夏休みにて 15
「よっし! 宿題終わり―!」
「赤飯炊くわね」
思いっきり伸びをした
これで夏休みのストレスとはおさらばだ、なに一つ気にせず夏休みを満喫することができる。
「今日はもう寝まーす」
涼香の布団に入って丸くなる涼音。その様子を見ていた涼香は少し悲しい気持ちになってきた。
毎年夏休みの宿題が終わった日は無視されている気がする。
これは宿題を全くやらない涼香に問題があるのだが、当の涼香にその自覚は無い。なぜなら、ちゃんと夏休み中に宿題は終わらせるからだ。

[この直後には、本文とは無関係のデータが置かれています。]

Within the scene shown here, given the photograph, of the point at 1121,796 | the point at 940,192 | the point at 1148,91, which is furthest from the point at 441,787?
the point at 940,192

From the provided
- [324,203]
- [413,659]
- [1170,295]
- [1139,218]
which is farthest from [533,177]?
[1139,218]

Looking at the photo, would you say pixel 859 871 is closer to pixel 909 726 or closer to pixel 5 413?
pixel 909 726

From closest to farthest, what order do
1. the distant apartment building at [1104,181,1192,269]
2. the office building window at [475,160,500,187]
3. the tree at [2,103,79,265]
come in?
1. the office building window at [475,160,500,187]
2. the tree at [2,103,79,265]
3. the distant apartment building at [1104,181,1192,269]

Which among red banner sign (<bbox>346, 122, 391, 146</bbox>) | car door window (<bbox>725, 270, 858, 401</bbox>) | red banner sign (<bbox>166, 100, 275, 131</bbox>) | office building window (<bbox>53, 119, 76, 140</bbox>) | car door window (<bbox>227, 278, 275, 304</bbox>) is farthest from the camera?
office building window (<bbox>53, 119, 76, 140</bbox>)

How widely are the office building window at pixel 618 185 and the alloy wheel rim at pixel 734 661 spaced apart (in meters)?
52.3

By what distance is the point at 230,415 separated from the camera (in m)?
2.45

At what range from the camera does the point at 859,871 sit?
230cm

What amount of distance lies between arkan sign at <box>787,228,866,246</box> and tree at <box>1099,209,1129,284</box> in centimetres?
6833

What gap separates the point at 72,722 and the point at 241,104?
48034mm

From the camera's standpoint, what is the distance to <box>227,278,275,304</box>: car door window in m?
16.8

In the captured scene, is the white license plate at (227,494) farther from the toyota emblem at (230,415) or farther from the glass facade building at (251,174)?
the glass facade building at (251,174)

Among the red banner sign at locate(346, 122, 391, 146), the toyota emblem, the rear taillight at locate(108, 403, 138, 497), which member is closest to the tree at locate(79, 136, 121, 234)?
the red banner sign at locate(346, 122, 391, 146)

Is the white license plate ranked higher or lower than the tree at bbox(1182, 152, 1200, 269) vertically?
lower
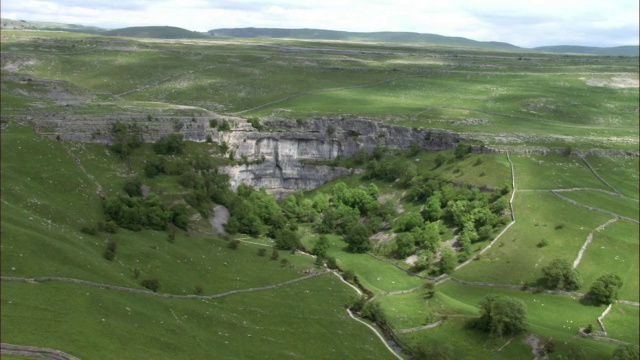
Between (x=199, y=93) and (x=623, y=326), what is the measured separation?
5996 inches

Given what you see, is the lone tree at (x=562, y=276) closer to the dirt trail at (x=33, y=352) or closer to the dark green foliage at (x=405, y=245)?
the dark green foliage at (x=405, y=245)

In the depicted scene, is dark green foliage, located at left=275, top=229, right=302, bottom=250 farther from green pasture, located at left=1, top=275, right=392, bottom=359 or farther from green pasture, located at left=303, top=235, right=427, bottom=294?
green pasture, located at left=1, top=275, right=392, bottom=359

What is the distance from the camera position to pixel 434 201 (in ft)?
357

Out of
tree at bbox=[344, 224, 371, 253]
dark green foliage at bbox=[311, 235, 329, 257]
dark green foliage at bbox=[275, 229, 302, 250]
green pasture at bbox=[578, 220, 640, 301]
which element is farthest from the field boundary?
green pasture at bbox=[578, 220, 640, 301]

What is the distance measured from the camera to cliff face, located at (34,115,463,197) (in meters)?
135

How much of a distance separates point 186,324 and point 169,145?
2489 inches

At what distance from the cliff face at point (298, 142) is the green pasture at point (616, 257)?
51.3m

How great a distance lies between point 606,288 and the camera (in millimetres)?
80312

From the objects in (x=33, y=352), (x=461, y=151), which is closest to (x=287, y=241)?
(x=461, y=151)

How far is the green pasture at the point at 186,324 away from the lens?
51906mm

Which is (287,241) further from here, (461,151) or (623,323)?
(623,323)

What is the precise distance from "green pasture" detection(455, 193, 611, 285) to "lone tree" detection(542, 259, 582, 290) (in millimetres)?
2969

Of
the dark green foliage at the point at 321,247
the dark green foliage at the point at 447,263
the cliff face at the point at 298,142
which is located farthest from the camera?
the cliff face at the point at 298,142

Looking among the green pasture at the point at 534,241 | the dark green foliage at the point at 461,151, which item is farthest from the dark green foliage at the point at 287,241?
the dark green foliage at the point at 461,151
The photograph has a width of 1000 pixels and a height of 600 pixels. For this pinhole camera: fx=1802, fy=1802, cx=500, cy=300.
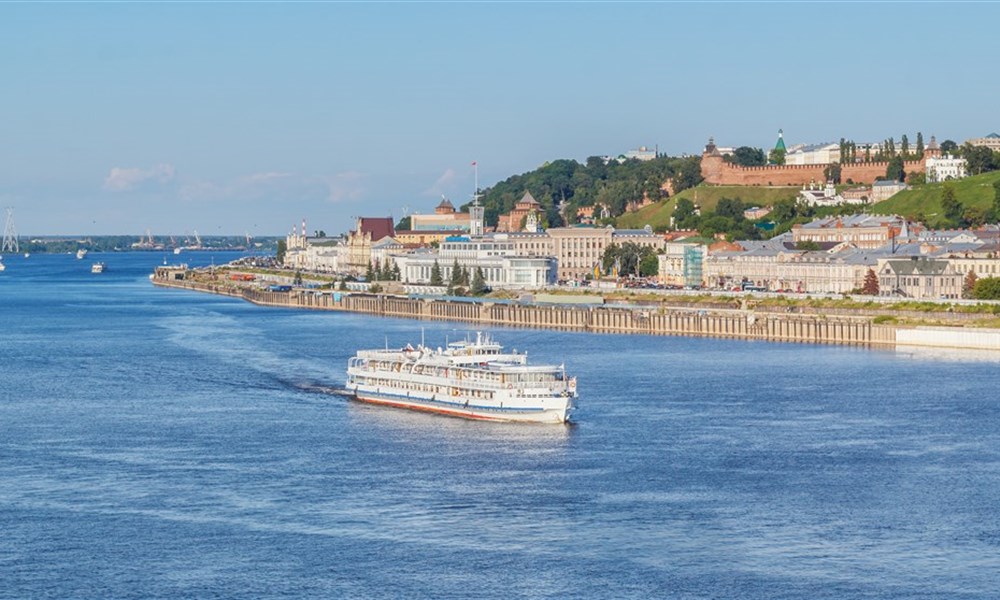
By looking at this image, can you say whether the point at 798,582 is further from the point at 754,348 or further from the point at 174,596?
the point at 754,348

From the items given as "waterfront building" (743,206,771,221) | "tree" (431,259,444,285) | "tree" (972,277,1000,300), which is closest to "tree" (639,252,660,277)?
"tree" (431,259,444,285)

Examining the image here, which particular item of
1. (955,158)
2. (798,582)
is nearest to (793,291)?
(955,158)

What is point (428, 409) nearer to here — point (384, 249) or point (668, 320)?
point (668, 320)

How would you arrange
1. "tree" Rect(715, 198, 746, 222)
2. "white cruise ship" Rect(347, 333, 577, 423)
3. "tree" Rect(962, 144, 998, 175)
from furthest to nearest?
"tree" Rect(715, 198, 746, 222) → "tree" Rect(962, 144, 998, 175) → "white cruise ship" Rect(347, 333, 577, 423)

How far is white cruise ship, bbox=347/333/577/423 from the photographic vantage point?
2019 inches

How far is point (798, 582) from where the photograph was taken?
31781 mm

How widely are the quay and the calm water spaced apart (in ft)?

それはさておき――涼香はどうやったら涼音が無視するのをやめてくれるかを考える。
こういう時の涼香の頭脳は、あの学年トップレベルの頭脳を持つ
そんなすごくかしこい涼香の考えついた作戦、それは――。
「聞きなさい。『りょうかちゃんへ。がっこうはちがうのに、いつもあそんでくれてありがとう。りょうかちゃんといると、すごくたのしくて、ずっといっしょにいたいなぁっておもっています、これからもずっとずっといっしょにいようね。すずねより』あら、目から汗が……」
涼音から貰った手紙を音読することだ。
この前は少し怒られたが気にしない。無視する涼音が悪いのだ。
しかし、涼音の反応は無い。こういう時は照れて掴みかかってくるはずなのだが、どうしたのだろう。
涼香は涼音のくるまる布団を引っぺがす。そして、恐ろしいものを見たような表情を浮かべた。
「熟睡しているわ⁉」
眠ってしまえば、なにを言われようと涼音には聞こえないのだ。
涼香の完全敗北であった。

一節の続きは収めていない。